Determine the confidence interval

$95$% confidence interval estimate for population mean is

 \begin{aligned} \overline{x}_1 - E & \leq \mu \leq \overline{x}_1 + E\\ 103.5 - 6.852 & \leq \mu \leq 103.5 + 6.852\\ 96.648 &\leq \mu \leq 110.352. \end{aligned}

Thus, $95$% confidence interval estimate for population mean for substrate one is $(96.648,110.352)$.

ii) Given that $n_1 = 11$, $\overline{x}_1 =103.2$, $s_1 = 10.2$, $n_2 =13$, $\overline{x}_2 =99.7$ and $s_2 = 20.1$.

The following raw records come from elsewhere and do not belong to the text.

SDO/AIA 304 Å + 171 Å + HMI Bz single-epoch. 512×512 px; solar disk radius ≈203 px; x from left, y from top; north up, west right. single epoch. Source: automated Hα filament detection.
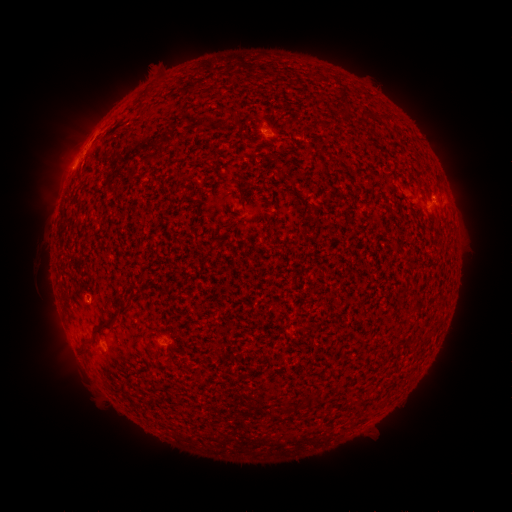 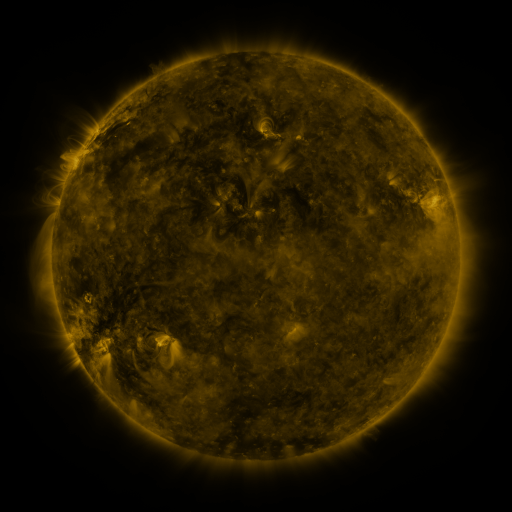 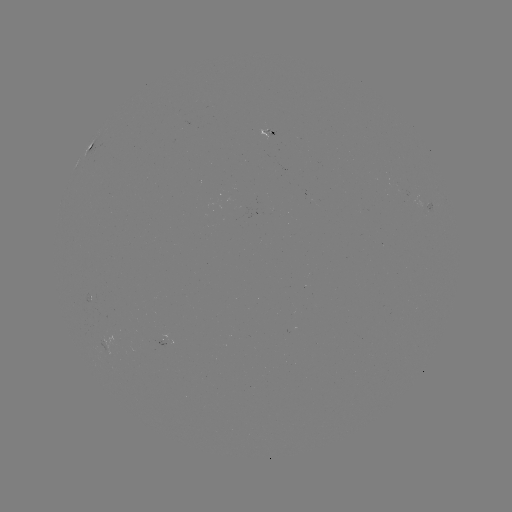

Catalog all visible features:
filament: <bbox>226, 107, 243, 123</bbox>
filament: <bbox>178, 170, 190, 179</bbox>
filament: <bbox>238, 188, 247, 202</bbox>
filament: <bbox>89, 304, 127, 335</bbox>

We want to determine $95$% confidence interval estimate for the difference $(\mu_1-\mu_2)$.

Confidence level is $1-\alpha = 0.95$. Thus, the level of significance is $\alpha = 0.05$.

Specify the formula

$100(1-\alpha)$% confidence interval estimate for the difference $(\mu_1-\mu_2)$ is

 \begin{aligned} (\overline{x}_1 -\overline{x}_2)- E & \leq (\mu_1-\mu_2) \leq (\overline{x}_1 -\overline{x}_2) + E. \end{aligned}
where $E = t_{\alpha/2,n_1+n_2-2}\sqrt{\frac{s_1^2}{n_1}+\frac{s_2^2}{n_2}}$ and $t_{\alpha/2, n_1+n_2-2}$ is the $t$ value providing an area of $\alpha/2$ in the upper tail of the students' $t$ distribution.

Determine the critical value

The critical value $t_{\alpha/2,n_1+n_2-2} = t_{0.025,22} = 2.074$.

Compute the margin of error

The margin of error for difference of means $\mu_1-\mu_2$ is

 \begin{aligned} E & = t_{\alpha/2,n_1+n_2-2} \sqrt{\frac{s_1^2}{n_1}+\frac{s_2^2}{n_2}}\\ & = 2.074 \sqrt{\frac{10.2^2}{11}+\frac{20.1^2}{13}}\\ & = 13.205. \end{aligned}

Determine the confidence interval

$95$% confidence interval estimate for the difference $(\mu_1-\mu_2)$ is

 \begin{aligned} (\overline{x}_1 -\overline{x}_2)- E & \leq (\mu_1-\mu_2) \leq (\overline{x}_1 -\overline{x}_2) + E\\ (103.2-99.7) - 13.205 & \leq (\mu_1-\mu_2) \leq (103.2-99.7) + 13.205\\ -9.705 & \leq (\mu_1-\mu_2) \leq 16.705. \end{aligned}

Thus, $95$% confidence interval estimate for the difference $(\mu_1-\mu_2)$ is $(-9.705,16.705)$.

As the interval include the value 0, we conclude that the claim of that raising the process temperature would reduce mean coating thickness is not acceptable.